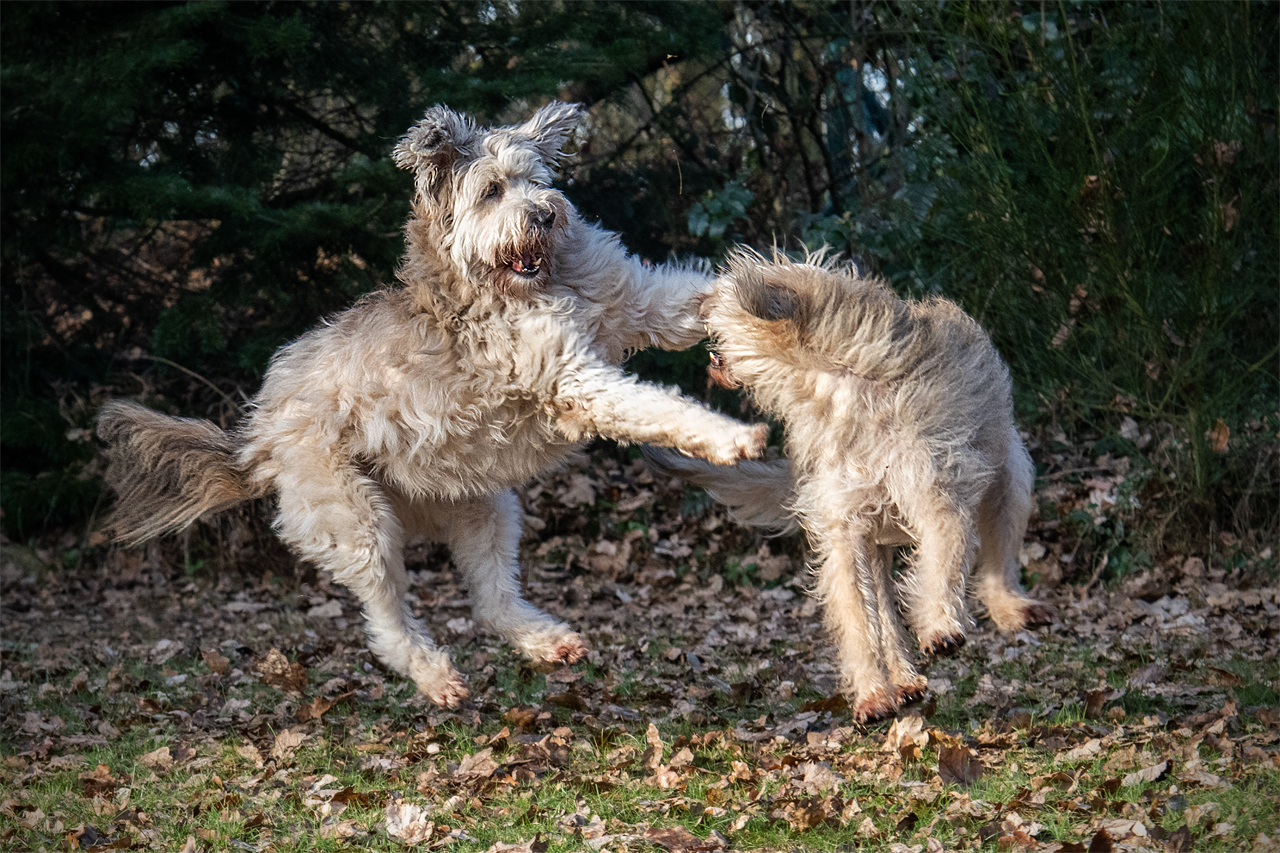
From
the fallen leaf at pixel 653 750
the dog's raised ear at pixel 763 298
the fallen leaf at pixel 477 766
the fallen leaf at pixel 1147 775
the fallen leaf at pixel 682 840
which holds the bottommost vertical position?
the fallen leaf at pixel 477 766

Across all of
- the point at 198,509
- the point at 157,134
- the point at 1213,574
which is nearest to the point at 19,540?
the point at 157,134

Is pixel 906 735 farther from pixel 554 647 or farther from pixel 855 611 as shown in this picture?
pixel 554 647

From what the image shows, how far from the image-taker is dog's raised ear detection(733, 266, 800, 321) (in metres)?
3.81

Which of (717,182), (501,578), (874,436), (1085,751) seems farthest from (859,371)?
(717,182)

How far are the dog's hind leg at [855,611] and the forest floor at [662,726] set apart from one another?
0.71 feet

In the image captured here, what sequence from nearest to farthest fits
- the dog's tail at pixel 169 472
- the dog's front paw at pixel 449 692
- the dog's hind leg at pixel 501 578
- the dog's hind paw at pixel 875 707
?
the dog's hind paw at pixel 875 707 → the dog's front paw at pixel 449 692 → the dog's hind leg at pixel 501 578 → the dog's tail at pixel 169 472

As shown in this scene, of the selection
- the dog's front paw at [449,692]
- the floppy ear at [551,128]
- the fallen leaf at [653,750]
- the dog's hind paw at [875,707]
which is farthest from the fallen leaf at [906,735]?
the floppy ear at [551,128]

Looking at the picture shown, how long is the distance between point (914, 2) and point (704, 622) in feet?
11.5

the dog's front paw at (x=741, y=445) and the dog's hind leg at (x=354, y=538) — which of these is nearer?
the dog's front paw at (x=741, y=445)

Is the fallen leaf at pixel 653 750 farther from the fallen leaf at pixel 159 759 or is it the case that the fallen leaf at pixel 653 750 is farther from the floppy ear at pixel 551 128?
the floppy ear at pixel 551 128

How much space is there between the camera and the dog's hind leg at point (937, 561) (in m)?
3.75

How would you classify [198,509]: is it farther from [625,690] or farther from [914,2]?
[914,2]

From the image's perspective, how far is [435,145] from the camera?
169 inches

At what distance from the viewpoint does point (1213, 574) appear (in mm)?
6664
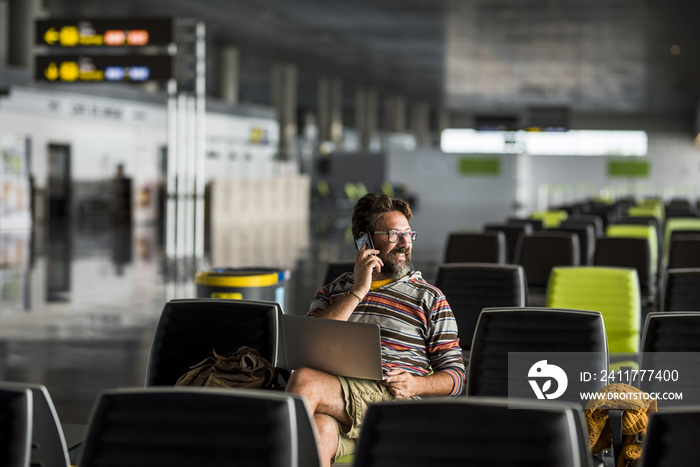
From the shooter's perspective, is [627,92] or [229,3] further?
[627,92]

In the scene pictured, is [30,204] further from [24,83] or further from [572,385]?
[572,385]

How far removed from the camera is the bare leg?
300cm

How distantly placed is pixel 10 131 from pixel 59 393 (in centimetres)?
1639

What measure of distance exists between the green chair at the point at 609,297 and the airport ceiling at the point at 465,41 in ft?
34.1

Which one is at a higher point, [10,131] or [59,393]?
[10,131]

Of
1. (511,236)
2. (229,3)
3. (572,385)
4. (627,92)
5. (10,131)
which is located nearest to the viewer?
(572,385)

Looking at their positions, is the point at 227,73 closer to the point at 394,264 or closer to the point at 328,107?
the point at 328,107

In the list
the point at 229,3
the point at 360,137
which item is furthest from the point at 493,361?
the point at 360,137

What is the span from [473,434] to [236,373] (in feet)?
4.57

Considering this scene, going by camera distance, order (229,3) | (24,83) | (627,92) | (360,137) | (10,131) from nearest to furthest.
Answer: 1. (229,3)
2. (24,83)
3. (10,131)
4. (627,92)
5. (360,137)

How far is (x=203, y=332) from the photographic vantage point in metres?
3.67

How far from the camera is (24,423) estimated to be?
2082 mm

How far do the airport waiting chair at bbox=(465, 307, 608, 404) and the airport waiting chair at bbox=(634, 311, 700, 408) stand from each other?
16 cm

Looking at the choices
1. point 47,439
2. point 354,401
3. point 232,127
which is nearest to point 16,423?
point 47,439
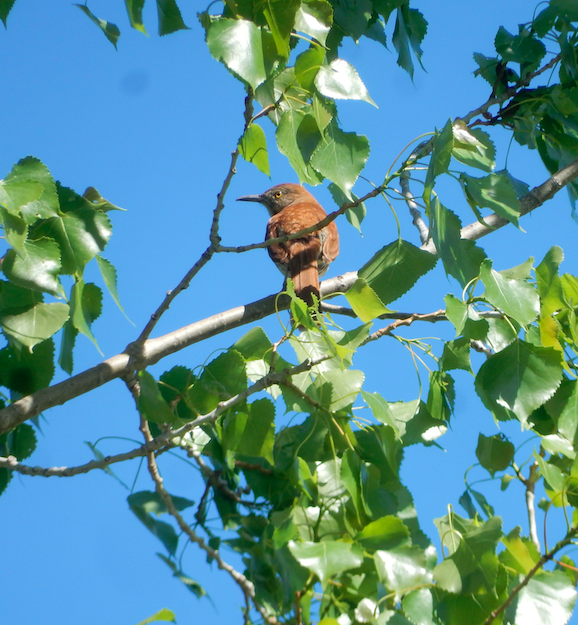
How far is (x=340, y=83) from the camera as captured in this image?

-*-*-

*AIM:*
Leave out every picture and copy verbatim the lines running from the line containing "Considering this scene, going" through the final line of the data.

*SOLVED EXERCISE:*
Considering this scene, going by camera distance, order (229,3) | (24,83) | (627,92) | (360,137) | (10,131) from nearest to furthest.
Answer: 1. (229,3)
2. (24,83)
3. (10,131)
4. (627,92)
5. (360,137)

How far is (x=203, y=332) from the photographic vantage point in metres?
3.67

How far from the camera is (24,423) estimated to be?
2082 mm

How far do the airport waiting chair at bbox=(465, 307, 608, 404) and the airport waiting chair at bbox=(634, 311, 700, 408) stand from each other?
16 cm

Looking at the choices
1. point 47,439
2. point 354,401
3. point 232,127
which is nearest to point 16,423?
point 47,439
How far is (x=340, y=83) from the camera as captured in this image?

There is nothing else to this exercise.